Event-driven workflows¶
Combine schedules and comms for complex workflows:
- Scheduled agent runs on a cron schedule and produces results
- Reactive agent listens for comms messages and processes them
- Supervisor agent monitors shared state and escalates issues
Cost Management¶
Different tasks need different models. Assign models per agent based on complexity:
| Task type | Recommended model | Why |
|---|---|---|
| Complex reasoning | Claude Sonnet/Opus | Needs strong reasoning |
| Simple classification | GPT-4o-mini | Fast, cheap, good enough |
| Privacy-sensitive | Ollama (local) | No data leaves your machine |
| High-volume monitoring | Ollama (local) | No per-token cost |
kruxos agent set-model complex-agent anthropic
kruxos agent set-model simple-agent openai-gpt4o-mini
kruxos agent set-model private-agent local-default
Monitoring¶
Reading agent logs¶
# Show recent task executions
kruxos agent logs bookkeeper
# Show last 5 tasks
kruxos agent logs bookkeeper --limit 5
# Stream live output (follows new tasks)
kruxos agent logs bookkeeper --follow
Task history in the dashboard¶
Navigate to Agents > (agent name) to see:
- Task execution timeline with status indicators
- Tool calls per task (what the agent did)

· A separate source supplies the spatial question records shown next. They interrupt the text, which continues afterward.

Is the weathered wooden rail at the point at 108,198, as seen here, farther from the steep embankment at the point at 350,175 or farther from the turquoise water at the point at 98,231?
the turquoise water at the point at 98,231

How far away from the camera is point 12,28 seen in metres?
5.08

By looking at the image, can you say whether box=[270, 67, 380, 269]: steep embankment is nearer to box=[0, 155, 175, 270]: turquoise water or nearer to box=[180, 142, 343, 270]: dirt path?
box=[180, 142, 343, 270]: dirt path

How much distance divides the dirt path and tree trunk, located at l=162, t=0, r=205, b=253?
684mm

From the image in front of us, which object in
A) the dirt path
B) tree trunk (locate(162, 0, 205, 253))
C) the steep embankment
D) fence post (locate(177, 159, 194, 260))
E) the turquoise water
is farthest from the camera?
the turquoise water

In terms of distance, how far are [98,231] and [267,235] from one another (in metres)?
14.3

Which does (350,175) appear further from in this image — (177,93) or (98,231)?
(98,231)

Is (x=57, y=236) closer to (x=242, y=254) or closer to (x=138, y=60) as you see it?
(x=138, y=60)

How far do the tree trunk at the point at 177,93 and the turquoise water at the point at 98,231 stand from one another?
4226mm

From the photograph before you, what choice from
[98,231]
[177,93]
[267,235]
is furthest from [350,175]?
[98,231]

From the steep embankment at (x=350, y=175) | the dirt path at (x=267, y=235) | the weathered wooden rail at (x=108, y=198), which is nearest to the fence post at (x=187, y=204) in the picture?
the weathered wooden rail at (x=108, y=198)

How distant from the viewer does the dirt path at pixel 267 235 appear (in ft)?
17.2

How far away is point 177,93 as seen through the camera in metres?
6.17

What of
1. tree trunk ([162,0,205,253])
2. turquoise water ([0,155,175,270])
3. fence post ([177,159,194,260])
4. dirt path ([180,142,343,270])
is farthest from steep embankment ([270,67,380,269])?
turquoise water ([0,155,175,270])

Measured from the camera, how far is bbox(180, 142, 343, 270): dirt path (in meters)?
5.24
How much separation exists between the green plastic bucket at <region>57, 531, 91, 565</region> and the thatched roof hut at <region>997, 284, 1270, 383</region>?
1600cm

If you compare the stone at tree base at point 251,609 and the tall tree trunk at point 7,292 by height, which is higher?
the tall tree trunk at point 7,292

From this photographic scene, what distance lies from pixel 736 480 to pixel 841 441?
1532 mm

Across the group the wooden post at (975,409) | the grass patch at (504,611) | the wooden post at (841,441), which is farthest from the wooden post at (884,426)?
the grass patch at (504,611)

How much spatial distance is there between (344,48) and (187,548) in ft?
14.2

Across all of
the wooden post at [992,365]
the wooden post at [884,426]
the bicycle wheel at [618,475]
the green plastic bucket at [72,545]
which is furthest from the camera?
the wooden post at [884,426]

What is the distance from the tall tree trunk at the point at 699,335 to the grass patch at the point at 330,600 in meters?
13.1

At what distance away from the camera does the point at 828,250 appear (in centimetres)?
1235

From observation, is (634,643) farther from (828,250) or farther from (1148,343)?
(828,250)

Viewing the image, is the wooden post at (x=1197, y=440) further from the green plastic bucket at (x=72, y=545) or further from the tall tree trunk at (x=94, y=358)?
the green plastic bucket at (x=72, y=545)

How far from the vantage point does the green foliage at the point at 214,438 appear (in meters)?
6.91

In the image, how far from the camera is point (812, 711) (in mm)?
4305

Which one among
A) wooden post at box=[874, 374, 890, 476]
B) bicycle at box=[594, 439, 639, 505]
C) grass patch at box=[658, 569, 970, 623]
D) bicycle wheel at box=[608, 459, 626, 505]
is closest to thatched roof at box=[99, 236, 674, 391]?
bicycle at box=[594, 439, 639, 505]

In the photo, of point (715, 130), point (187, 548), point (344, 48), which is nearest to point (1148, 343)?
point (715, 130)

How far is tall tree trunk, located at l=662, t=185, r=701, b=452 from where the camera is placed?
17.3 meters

- Token usage and duration
- Error details for failed tasks
Interpreting failures¶
| Status | Meaning | Action |
|---|---|---|
completed |
Task finished normally | None needed |
max_iterations |
Hit the safety limit | Increase max_iterations or simplify instructions |
timeout |
Exceeded wall-clock time | Task may be too complex for one run |
token_budget |
Used too many tokens | Reduce scope or increase budget |
model_error |
Model API failed | Check API key, model availability |
blocked |
All actions blocked by policy | Review policy configuration |
Pausing, Resuming, and Editing¶
Pause an agent¶
The agent stops executing scheduled tasks but keeps its state and configuration. You can also pause from the dashboard.
Resume an agent¶
The agent resumes its schedule from the next due time.
Edit agent configuration¶
kruxos agent edit bookkeeper \
--schedule "0 */4 * * *" \
--instructions "Updated instructions here" \
--max-iterations 30
Trigger a manual run¶
This triggers the agent immediately with the given instruction, regardless of its schedule.